Thursday, July 29, 2010

The Blessing Myth

Why do I speak out against religion so much? Well, for one, I see it being used as a way to undercut the secular nature of our government, as a tool of repression (especially against women), and a cover for some of the worst intolerance of human nature. I also have a problem with the worldview that religious thought often engenders. The following is an example of that troubling worldview, and how it can remove the very legitimate right of people who have survived traumatic events to feel bad about what has happened to them, and understand it in the larger context of random chance. The "Blessing Myth" takes away the right of trauma survivors to mourn their loss, as well as the very real connection they have to every other person on Earth, who is just as vulnerable to random acts as the victim herself.

I watched this very sad video about a woman who survived a plane crash with her husband. And as I watched, I just felt more and more uncomfortable about the tone of the narration. The woman who was in the crash kept saying over and over what a "blessing" the whole event was. Blessing? A plane crash that nearly claimed her life, and left her with disfiguring, debilitating injuries was a blessing?

That just doesn't make sense. Now, I can understand trying to put a positive spin on the things that happen to you- I don't advocate wallowing in self pity. However, I think it is only fitting and appropriate to be allowed to grieve legitimate loss- and this is a story of legitimate loss. The woman hints at this when she talks about emotion "sweeping over her" as she touched her old clothes and yearned to be the person she was before the crash.

Of course she does. Anyone would. That is totally reasonable, and I don't see a reason to put an artificially happy face on the subject. The reason she does, of course, is to make a religious statement. God gave her this "blessing" so she could view her role as wife and mother in a new light. She feels more "divine" after the crash.

Aha. Now it makes sense. The "blessing" is that of rationalization. How could a "good" god allow such bad stuff to happen? He was "blessing" you, of course! It also fits neatly into the whole "place" of women meme- now this person can truly "appreciate" her role as wife and mother, since she almost lost it all. That nagging question she sometimes whispered to herself- "Is this really all there is to life?" is now decisively put to rest, because god has "blessed" her with this trial that makes her more aware of what she almost lost. And let's not forget the social aspect of this- her declarations of faith and her praise to god for her "blessing" cements her role in her religious community. Instead of being pitied, she is revered, because she was chosen by god.

So what's wrong with this? It seems like a win/win. The woman in question gets to feel better about the hellish tragedy she suffered, she gains status in the community, and the community gets to use her story to bolster their own faith and bring new members into their faith community.
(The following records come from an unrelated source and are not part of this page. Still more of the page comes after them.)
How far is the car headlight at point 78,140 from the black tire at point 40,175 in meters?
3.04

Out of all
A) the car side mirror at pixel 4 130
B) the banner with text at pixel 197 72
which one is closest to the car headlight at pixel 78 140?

Well, it's a win for everyone except for those who loose. For one thing, this mentality is exactly what leads to abominations like Pat Robertson's declarations that Hurricane Katrina or the earthquake in Haiti were forms of divine retribution. God doles out the blessings and the curses, right? I am sure there are religious people who could spin the tragedy of the plane crash survivor's story into a tale of divine retribution as easily as a tale of divine blessing.

For another thing, this kind of rationalization makes a sticky problem of human agency. Should people just accept what comes their way as god's will? Should people try to prevent bad things even if they suspect god is behind them? Think this is academic? Think again. Religionists have been saying for years that pain in childbirth, which can be prevented, shouldn't be, because it represents Biblical "justice". Even non-religious rationales which valorize the "natural" seem to think great pain is simply a price women should "pay" in childbirth (this is the subject of my next post, incidentally). The rhetoric of "blessing", however ironically, can be put to service- IS put to service- when justifying human suffering of every stripe.

And finally- I suspect that the recipient of the "blessing" looses to, as she is not allowed to feel the very natural feelings of grief after this event. Instead, she represses them, and puts on a happy face. She feels singled out, and different, because she cannot accept the story of her misfortune in the context of random chance. She was "chosen"- this wasn't "one of those things" that could happen to anyone. Difficult questions undoubtedly follow. If this is a "blessing", why do I feel like shit all of the time? Why was I chosen? Is my husband, who was injured much less severely, "less chosen"? Or, am I his burden, his trial?

In the wee hours, when these questions surface, this blessing must feel an awfully lot like a curse.